NSI-IBP: A General Numerical Singular Integral Method via Integration by Parts

TL;DR

The paper introduces a versatile numerical method based on integration by parts for efficiently computing singular and nearly singular integrals, achieving high accuracy without requiring exact integrand forms.

Contribution

It develops a general NSI-IBP framework that transforms challenging integrals into non-singular ones, applicable even when the integrand's exact form is unknown.

Findings

Achieves relative accuracy up to 10^{-15}

Successfully applied to various singular integrals

Effective in electrostatics and electromagnetics applications

Abstract

A general framework of Numerical Singular Integrals (NSI) method based on the Integration By Parts (IBP) has been developed for integrals involving singular and nearly singular integrands, or NSI-IBP. Through a general integration by parts formula and by choosing some analytically integrable function to approximate the original integrand, various well-known integration by parts methods can be derived. Rigorous mathematical derivations have been performed to transform the original singular or nearly singular integrals into non-singular integrals that can be computed efficiently, along with the boundary values added. What's more important, the NSI-IBP method works well even when the exact form of the singular integrand is not known. Criteria on how to choose the appropriate function with a known analytical integral that closely approximates the original integrand have been outlined and explained.

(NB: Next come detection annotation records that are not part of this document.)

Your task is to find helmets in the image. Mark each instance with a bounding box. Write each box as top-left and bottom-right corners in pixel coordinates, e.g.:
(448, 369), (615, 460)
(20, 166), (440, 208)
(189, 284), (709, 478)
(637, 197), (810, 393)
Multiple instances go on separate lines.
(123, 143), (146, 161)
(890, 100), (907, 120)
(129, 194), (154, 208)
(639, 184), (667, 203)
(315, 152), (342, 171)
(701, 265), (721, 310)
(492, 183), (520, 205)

Numerical recipe has been presented to apply the proposed NSI-IBP. Numerical experiments have been carried out on various singular integrals such as the power-law decaying integrand, the logarithmic function, and their hybrid products. It can be shown that various relative accuracy up to $10^{-15}$ can be achieved, even the exact singular function is not known. Finally, the nearly singular integrals involving the scalar Green's function have been evaluated for both electrostatics applications and Computational Electromagnetics (CEM) applications.